Required work:
Pictures aside, restate the records below exactly as written.
*** Begin section ***
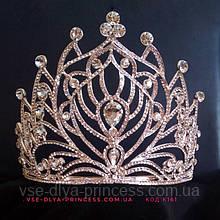 Корона, диадема, тиара, высота 11,5 см.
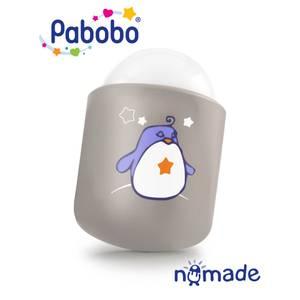 Pabobo Veilleuse Nomade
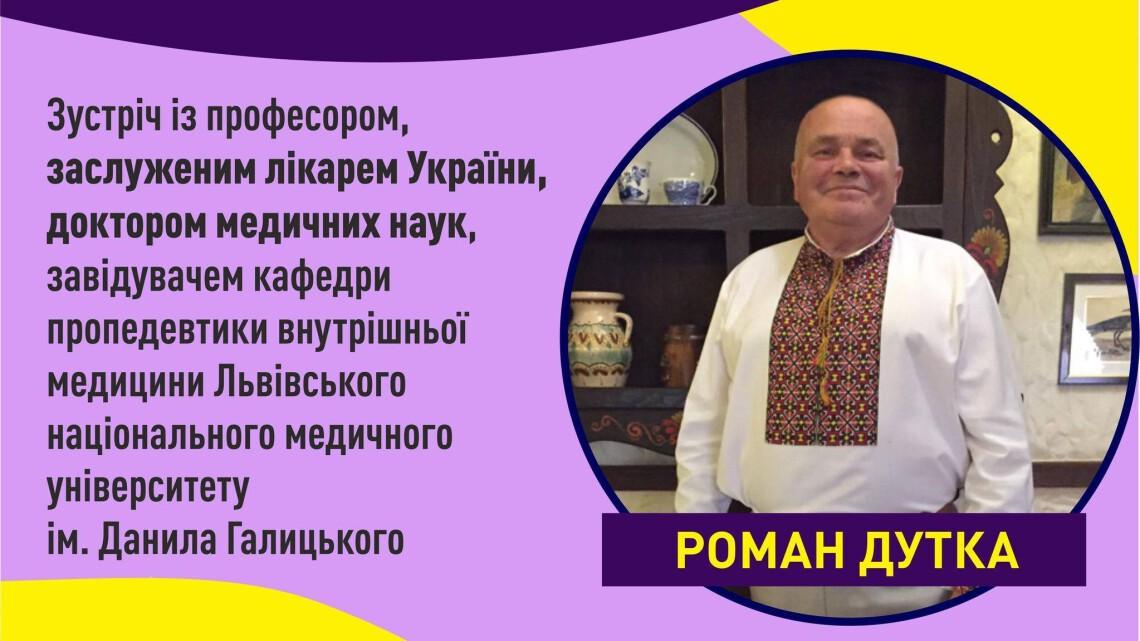 Постер розмовного клубу з Романом Дуткою
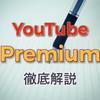 【徹底解説】YouTube Premiumとは?YouTuberは収益化に必須?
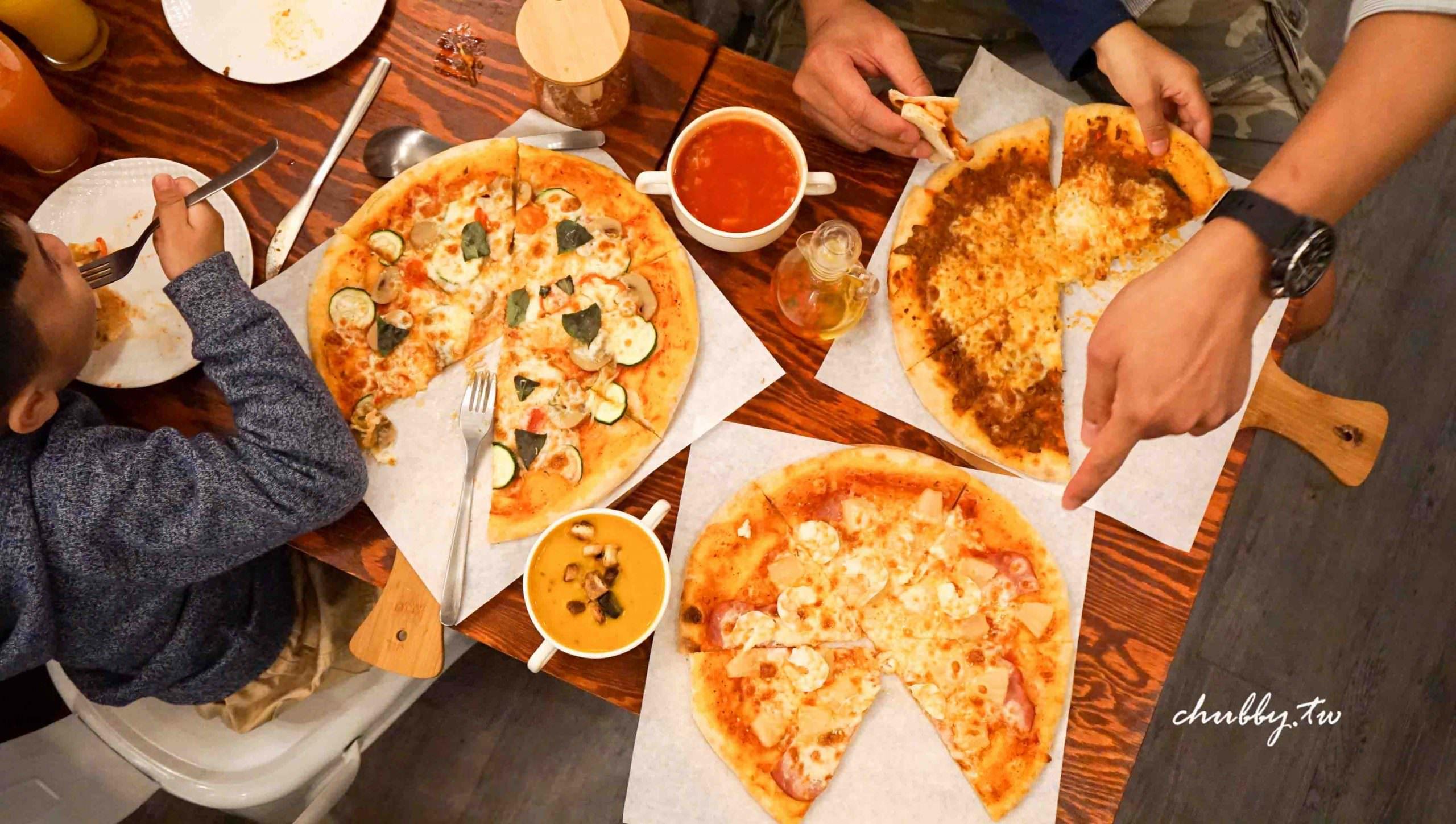 捷運中山站必吃美食│La bocca pizza 義式手作披薩:滿足全家人的挑剔味蕾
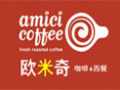 欧米奇咖啡加盟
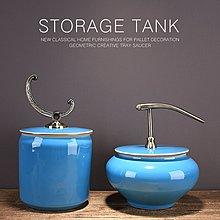 〖洋碼頭〗新古典美式樣板間客廳電視櫃家居軟裝飾品藍色擺件陶瓷儲物罐擺設 ysh165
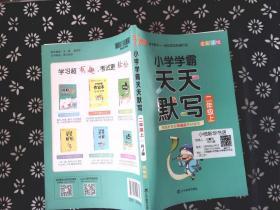 小学学霸天天默写 二年级上 统编版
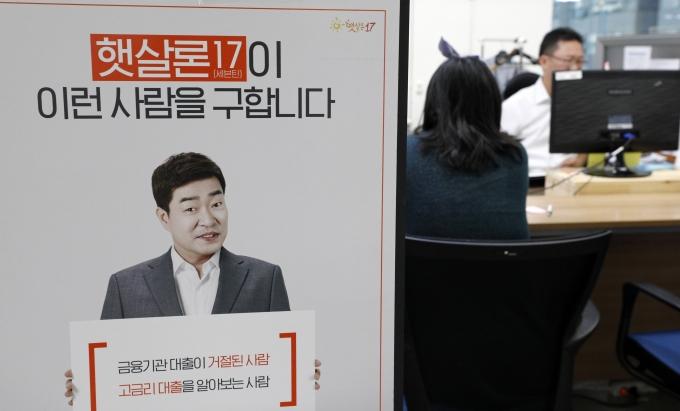 지난달 정책서민금융상품인 '햇살론17' 대출의 10%는 서민금융진흥원(서금원)이 대신 갚은 것으로 나타났다. 사진은 '햇살론17'이 출시된 지난 2019년 9월 서울 중구 서민금융통합지원센터에서 한 시민이 상담을 받는 모습./사진=뉴스1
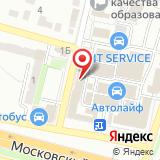 ООО Росшина Инвест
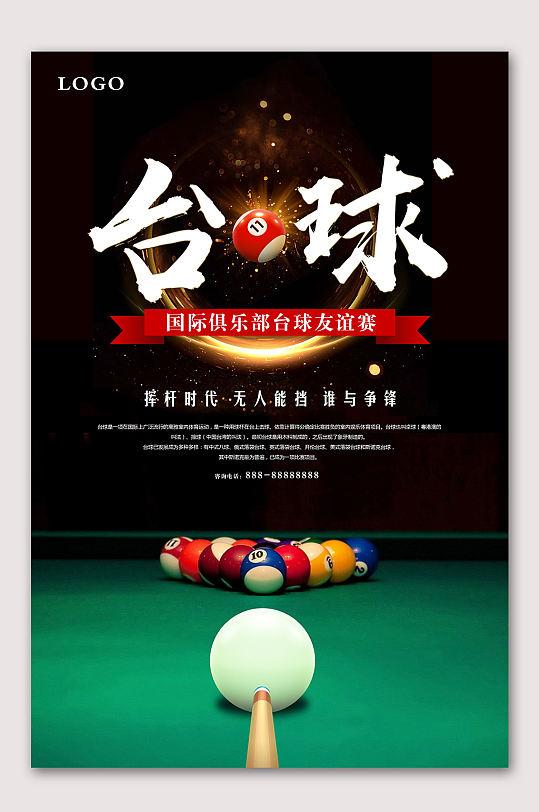 创意桌球台球海报-众图网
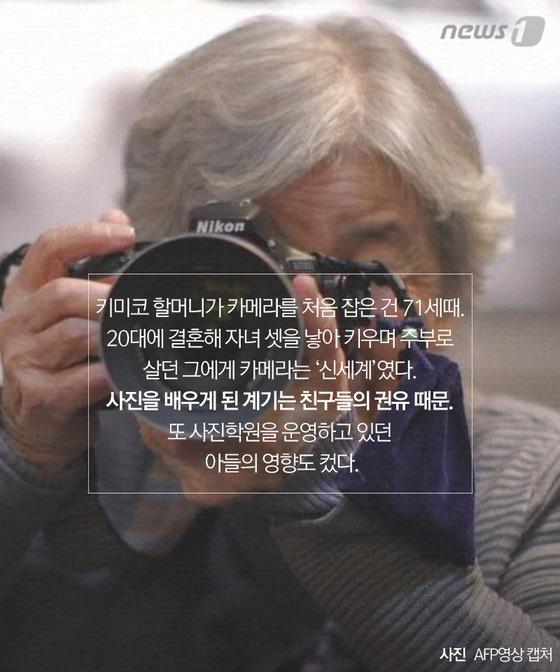 유쾌발랄 '셀카여왕'… 日 89세 할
*** End section ***
Answer to this task:
 Корона, диадема, тиара, высота 11,5 см.
 Pabobo Veilleuse Nomade
 Постер розмовного клубу з Романом Дуткою
 【徹底解説】YouTube Premiumとは?YouTuberは収益化に必須?
 捷運中山站必吃美食│La bocca pizza 義式手作披薩:滿足全家人的挑剔味蕾
 欧米奇咖啡加盟
 〖洋碼頭〗新古典美式樣板間客廳電視櫃家居軟裝飾品藍色擺件陶瓷儲物罐擺設 ysh165
 小学学霸天天默写 二年级上 统编版
 지난달 정책서민금융상품인 '햇살론17' 대출의 10%는 서민금융진흥원(서금원)이 대신 갚은 것으로 나타났다. 사진은 '햇살론17'이 출시된 지난 2019년 9월 서울 중구 서민금융통합지원센터에서 한 시민이 상담을 받는 모습./사진=뉴스1
 ООО Росшина Инвест
 创意桌球台球海报-众图网
 유쾌발랄 '셀카여왕'… 日 89세 할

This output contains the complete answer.